### Task to complete
Copy the data below verbatim, line for line, leaving every character unchanged.

■ ■ ■ ■ ■ ■ ■

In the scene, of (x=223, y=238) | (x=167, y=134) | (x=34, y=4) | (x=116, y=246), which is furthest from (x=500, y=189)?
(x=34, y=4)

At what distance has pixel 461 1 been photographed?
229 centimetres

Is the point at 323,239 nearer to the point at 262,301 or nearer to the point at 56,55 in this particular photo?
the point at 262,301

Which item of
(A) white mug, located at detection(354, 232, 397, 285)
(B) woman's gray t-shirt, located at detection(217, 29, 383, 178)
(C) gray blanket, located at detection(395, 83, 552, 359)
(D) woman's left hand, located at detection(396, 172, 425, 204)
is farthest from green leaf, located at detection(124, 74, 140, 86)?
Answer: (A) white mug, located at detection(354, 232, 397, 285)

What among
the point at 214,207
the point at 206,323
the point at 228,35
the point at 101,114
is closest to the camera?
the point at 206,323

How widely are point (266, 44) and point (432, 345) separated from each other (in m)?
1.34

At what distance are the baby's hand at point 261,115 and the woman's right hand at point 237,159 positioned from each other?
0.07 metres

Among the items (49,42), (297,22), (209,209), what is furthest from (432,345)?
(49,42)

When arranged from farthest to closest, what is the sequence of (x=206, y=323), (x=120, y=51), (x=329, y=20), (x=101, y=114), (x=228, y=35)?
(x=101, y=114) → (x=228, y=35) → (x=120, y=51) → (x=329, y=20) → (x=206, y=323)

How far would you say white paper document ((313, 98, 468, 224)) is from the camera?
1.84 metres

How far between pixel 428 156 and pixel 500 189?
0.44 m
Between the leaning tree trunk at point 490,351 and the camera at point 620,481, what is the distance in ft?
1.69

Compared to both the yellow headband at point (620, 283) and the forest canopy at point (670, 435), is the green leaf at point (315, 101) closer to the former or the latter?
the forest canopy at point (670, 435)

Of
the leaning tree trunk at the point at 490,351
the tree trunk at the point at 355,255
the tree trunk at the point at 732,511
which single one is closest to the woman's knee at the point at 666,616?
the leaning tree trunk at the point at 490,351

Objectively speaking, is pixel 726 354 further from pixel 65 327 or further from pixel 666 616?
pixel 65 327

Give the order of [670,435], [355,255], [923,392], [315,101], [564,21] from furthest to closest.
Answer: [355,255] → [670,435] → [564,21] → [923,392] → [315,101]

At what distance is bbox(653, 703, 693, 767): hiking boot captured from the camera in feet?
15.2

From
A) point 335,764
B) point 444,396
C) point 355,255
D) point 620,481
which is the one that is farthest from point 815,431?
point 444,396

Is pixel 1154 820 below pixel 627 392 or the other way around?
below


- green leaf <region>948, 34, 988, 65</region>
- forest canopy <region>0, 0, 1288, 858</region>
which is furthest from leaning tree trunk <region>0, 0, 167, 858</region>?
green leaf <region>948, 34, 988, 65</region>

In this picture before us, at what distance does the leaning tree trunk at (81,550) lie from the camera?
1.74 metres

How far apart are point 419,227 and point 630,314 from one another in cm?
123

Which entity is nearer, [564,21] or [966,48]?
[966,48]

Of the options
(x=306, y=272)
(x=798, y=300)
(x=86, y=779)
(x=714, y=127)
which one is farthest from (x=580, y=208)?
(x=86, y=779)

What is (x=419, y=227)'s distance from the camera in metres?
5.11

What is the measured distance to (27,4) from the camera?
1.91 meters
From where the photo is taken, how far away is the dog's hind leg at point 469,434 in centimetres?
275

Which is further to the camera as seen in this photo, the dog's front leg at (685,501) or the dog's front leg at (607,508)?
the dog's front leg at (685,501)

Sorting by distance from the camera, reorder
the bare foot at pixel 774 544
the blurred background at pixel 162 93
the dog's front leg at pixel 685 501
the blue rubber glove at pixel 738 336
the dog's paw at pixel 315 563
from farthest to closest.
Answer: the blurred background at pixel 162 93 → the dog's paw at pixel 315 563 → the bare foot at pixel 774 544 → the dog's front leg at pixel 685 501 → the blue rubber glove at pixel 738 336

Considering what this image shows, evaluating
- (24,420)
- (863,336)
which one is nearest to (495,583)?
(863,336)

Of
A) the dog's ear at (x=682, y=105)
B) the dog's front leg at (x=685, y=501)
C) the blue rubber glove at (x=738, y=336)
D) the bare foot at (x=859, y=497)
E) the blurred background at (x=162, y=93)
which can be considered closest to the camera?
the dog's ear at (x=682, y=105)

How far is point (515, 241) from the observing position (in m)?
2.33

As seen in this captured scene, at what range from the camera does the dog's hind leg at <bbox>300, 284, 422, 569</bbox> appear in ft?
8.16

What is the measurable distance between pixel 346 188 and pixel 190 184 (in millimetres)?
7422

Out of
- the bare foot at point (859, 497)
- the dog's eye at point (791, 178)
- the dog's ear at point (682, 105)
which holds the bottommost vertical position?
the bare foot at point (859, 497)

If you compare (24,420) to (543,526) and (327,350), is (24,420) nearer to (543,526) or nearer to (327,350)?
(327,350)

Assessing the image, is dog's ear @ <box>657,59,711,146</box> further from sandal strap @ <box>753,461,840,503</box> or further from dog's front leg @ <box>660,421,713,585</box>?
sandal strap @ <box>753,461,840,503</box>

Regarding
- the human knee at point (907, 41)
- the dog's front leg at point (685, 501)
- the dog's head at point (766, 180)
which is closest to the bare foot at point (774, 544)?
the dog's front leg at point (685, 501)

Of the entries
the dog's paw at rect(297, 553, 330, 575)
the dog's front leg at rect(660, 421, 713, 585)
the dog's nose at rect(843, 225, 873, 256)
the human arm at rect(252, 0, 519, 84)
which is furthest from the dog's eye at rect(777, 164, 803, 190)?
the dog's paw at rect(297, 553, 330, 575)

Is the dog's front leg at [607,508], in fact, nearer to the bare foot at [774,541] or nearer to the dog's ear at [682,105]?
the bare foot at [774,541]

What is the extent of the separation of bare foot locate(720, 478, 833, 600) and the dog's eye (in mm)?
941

■ ■ ■ ■ ■ ■ ■

### Full response
In the scene, of (x=223, y=238) | (x=167, y=134) | (x=34, y=4) | (x=116, y=246), which is furthest from (x=500, y=189)?
(x=34, y=4)

At what distance has pixel 461 1 been photographed?
229 centimetres

Is the point at 323,239 nearer to the point at 262,301 or nearer to the point at 56,55 in this particular photo?
the point at 262,301

Which item of
(A) white mug, located at detection(354, 232, 397, 285)
(B) woman's gray t-shirt, located at detection(217, 29, 383, 178)
(C) gray blanket, located at detection(395, 83, 552, 359)
(D) woman's left hand, located at detection(396, 172, 425, 204)
is farthest from green leaf, located at detection(124, 74, 140, 86)?
Answer: (A) white mug, located at detection(354, 232, 397, 285)

What among
the point at 214,207
the point at 206,323
the point at 228,35
the point at 101,114
is closest to the camera?
the point at 206,323

How widely are point (266, 44) and point (432, 345) separated from each other (in m)?
1.34

At what distance are the baby's hand at point 261,115 and the woman's right hand at point 237,159 positioned from each other?
0.07 metres

Among the items (49,42), (297,22), (209,209), what is furthest from (432,345)?
(49,42)

When arranged from farthest to closest, what is the sequence of (x=206, y=323), (x=120, y=51), (x=329, y=20), (x=101, y=114), (x=228, y=35)?
(x=101, y=114) → (x=228, y=35) → (x=120, y=51) → (x=329, y=20) → (x=206, y=323)

How far would you say white paper document ((313, 98, 468, 224)) is from the camera?
1.84 metres

How far between pixel 428 156 and pixel 500 189?
0.44 m
Between the leaning tree trunk at point 490,351 and the camera at point 620,481, what is the distance in ft?
1.69

Compared to both the yellow headband at point (620, 283) and the forest canopy at point (670, 435), is the green leaf at point (315, 101) closer to the former or the latter?
the forest canopy at point (670, 435)

Of
the leaning tree trunk at the point at 490,351
the tree trunk at the point at 355,255
the tree trunk at the point at 732,511
which single one is closest to the woman's knee at the point at 666,616?
the leaning tree trunk at the point at 490,351

Objectively speaking, is pixel 726 354 further from pixel 65 327 or further from pixel 666 616?
pixel 65 327

Give the order of [670,435], [355,255], [923,392], [315,101], [564,21] from furthest to closest.
Answer: [355,255] → [670,435] → [564,21] → [923,392] → [315,101]

At what distance is bbox(653, 703, 693, 767): hiking boot captured from the camera in feet?
15.2

From
A) point 335,764
B) point 444,396
C) point 355,255
D) point 620,481
which is the one that is farthest from point 815,431?
point 444,396

Is pixel 1154 820 below pixel 627 392 or the other way around?
below


- green leaf <region>948, 34, 988, 65</region>
- forest canopy <region>0, 0, 1288, 858</region>
which is furthest from leaning tree trunk <region>0, 0, 167, 858</region>?
green leaf <region>948, 34, 988, 65</region>

In this picture before us, at what distance does the leaning tree trunk at (81,550) lie from the camera?
1.74 metres

How far apart are point 419,227 and point 630,314 from one another in cm?
123

Which entity is nearer, [564,21] or [966,48]?
[966,48]

Of the options
(x=306, y=272)
(x=798, y=300)
(x=86, y=779)
(x=714, y=127)
which one is farthest from (x=580, y=208)?
(x=86, y=779)

What is (x=419, y=227)'s distance from the camera in metres?
5.11

What is the measured distance to (27,4) from the camera?
1.91 meters
From where the photo is taken, how far away is the dog's hind leg at point 469,434 in centimetres?
275

Which is further to the camera as seen in this photo, the dog's front leg at (685,501) or the dog's front leg at (607,508)?
the dog's front leg at (685,501)

Sorting by distance from the camera, reorder
the bare foot at pixel 774 544
the blurred background at pixel 162 93
the dog's front leg at pixel 685 501
the blue rubber glove at pixel 738 336
the dog's paw at pixel 315 563
from farthest to closest.
Answer: the blurred background at pixel 162 93 → the dog's paw at pixel 315 563 → the bare foot at pixel 774 544 → the dog's front leg at pixel 685 501 → the blue rubber glove at pixel 738 336

Considering what this image shows, evaluating
- (24,420)
- (863,336)
which one is nearest to (495,583)?
(863,336)

Of
A) the dog's ear at (x=682, y=105)
B) the dog's front leg at (x=685, y=501)
C) the blue rubber glove at (x=738, y=336)
D) the bare foot at (x=859, y=497)
E) the blurred background at (x=162, y=93)
which can be considered closest to the camera?
the dog's ear at (x=682, y=105)

How far is point (515, 241) from the observing position (in m)?
2.33

As seen in this captured scene, at what range from the camera does the dog's hind leg at <bbox>300, 284, 422, 569</bbox> appear in ft?
8.16

What is the measurable distance between pixel 346 188 and pixel 190 184 (in millimetres)?
7422

Out of
- the bare foot at point (859, 497)
- the dog's eye at point (791, 178)
- the dog's ear at point (682, 105)
which holds the bottommost vertical position?
the bare foot at point (859, 497)

If you compare (24,420) to (543,526) and (327,350), is (24,420) nearer to (543,526) or nearer to (327,350)?
(327,350)

Assessing the image, is dog's ear @ <box>657,59,711,146</box> further from sandal strap @ <box>753,461,840,503</box> or further from dog's front leg @ <box>660,421,713,585</box>?
sandal strap @ <box>753,461,840,503</box>

Regarding
- the human knee at point (907, 41)
- the dog's front leg at point (685, 501)
- the dog's head at point (766, 180)
which is closest to the bare foot at point (774, 544)?
the dog's front leg at point (685, 501)

Of the entries
the dog's paw at rect(297, 553, 330, 575)
the dog's front leg at rect(660, 421, 713, 585)
the dog's nose at rect(843, 225, 873, 256)
the human arm at rect(252, 0, 519, 84)
which is furthest from the dog's eye at rect(777, 164, 803, 190)?
the dog's paw at rect(297, 553, 330, 575)

Is the dog's front leg at [607,508], in fact, nearer to the bare foot at [774,541] or nearer to the dog's ear at [682,105]?
the bare foot at [774,541]

What is the extent of the separation of bare foot locate(720, 478, 833, 600) and the dog's eye (in mm)?
941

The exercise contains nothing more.